The vulnerability window was already compressing by 2025, but Anthropic’s Mythos significantly accelerates that trend, pushing the time between discovery and exploitation down to hours, the report says. For context, Anthropic on April 7 announced Claude Mythos Preview, its most capable AI model to date, which can identify and exploit vulnerabilities across operating systems and web browsers, generate exploits without human input and enable more complex attack chains.
“The window between vulnerability discovery and weaponization has collapsed into hours,” said Rob T. Lee in a statement. Lee is chief AI officer and chief of research at SANS Institute, as well as a co-author of the report. “What Mythos shows us is a permanent acceleration. This document gives CISOs something the commentary doesn’t: a risk register, priority actions with start dates, and a board briefing they can use this week.”
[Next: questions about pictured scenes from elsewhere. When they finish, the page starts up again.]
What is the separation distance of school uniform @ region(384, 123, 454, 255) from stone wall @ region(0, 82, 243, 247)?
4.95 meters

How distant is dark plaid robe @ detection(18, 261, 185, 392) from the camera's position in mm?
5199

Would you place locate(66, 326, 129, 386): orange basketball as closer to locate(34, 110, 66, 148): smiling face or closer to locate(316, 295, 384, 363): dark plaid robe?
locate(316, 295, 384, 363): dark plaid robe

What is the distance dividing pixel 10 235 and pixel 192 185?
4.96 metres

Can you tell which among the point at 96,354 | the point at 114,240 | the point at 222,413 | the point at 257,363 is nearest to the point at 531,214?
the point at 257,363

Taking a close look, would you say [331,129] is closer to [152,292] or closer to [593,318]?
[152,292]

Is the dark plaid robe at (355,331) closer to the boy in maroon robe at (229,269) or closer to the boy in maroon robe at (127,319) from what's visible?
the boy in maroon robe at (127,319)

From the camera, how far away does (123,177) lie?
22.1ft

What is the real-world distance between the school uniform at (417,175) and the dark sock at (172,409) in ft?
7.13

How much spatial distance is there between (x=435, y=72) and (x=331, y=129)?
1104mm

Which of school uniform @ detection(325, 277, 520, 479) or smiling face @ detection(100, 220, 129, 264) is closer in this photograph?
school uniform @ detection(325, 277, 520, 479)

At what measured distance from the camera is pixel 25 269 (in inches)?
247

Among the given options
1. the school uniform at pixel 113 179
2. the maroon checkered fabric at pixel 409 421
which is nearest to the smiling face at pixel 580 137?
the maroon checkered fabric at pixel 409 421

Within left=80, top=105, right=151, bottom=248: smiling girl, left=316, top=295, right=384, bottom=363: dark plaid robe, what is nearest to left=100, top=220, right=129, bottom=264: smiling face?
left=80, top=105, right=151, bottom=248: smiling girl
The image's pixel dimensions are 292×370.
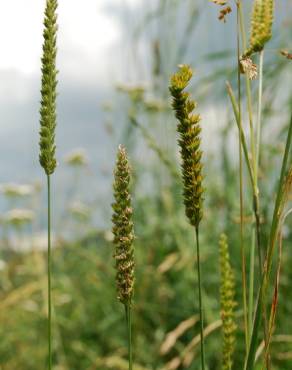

The report argues that while AI can help defenders identify and fix vulnerabilities more quickly, the attackers have a greater advantage because patching remains uneven in organizations. Existing patch cycles, incident response processes and vulnerability tracking systems are not based on an AI-enabled model. Cybersecurity leaders and practitioners will need to rethink their approach.
The first recommended step is for cybersecurity operations to “point AI at their own systems” and see what they find. SANS researchers discussed similar approaches in a Thursday webcast based on 15 months of penetration testing.
In line with the report, its presenters demonstrated how to use available AI models to test systems. They also discussed newer challenges.
“We need to do better in all parts of our ecosystem,” said Joshua Wright, a SANS Institute fellow and technical adviser.
He specifically noted that doing better includes reassessing business risk and acceptable downtime.
“Maybe we have critical systems that we can’t operate in a post-Mythos world, when we have so many zero-days hitting us all the time,” Wright said. “We try to schedule a two-hour outage and reboot. We really need to carefully consider that, and that is at the CISO level on down.”
Despite the challenges, Wright said organizations should also view the shift as an opportunity. It includes engaging managers, CISOs and other business leaders to reassess how organizations respond to risk. It also means ensuring security leaders are communicating directly with executive leadership about what the new threat environment requires.
Experts emphasized that organizations should not abandon traditional controls, but instead strengthen them — limiting blast radius, reducing excess access, improving threat hunting and shortening mean time to detect intrusions. They also recommend reframing training and exercises to reflect the new reality, including testing teams on how they would respond to multiple concurrent attacks.
The report itself, “is much more CISO-focused than technical-focused, but that is a really valuable resource for all of us,” Wright said. “If you read this, there’s a lot of actionable advice that is high level and useful for planning, and content you can share with your CISO about what to do about these risks.”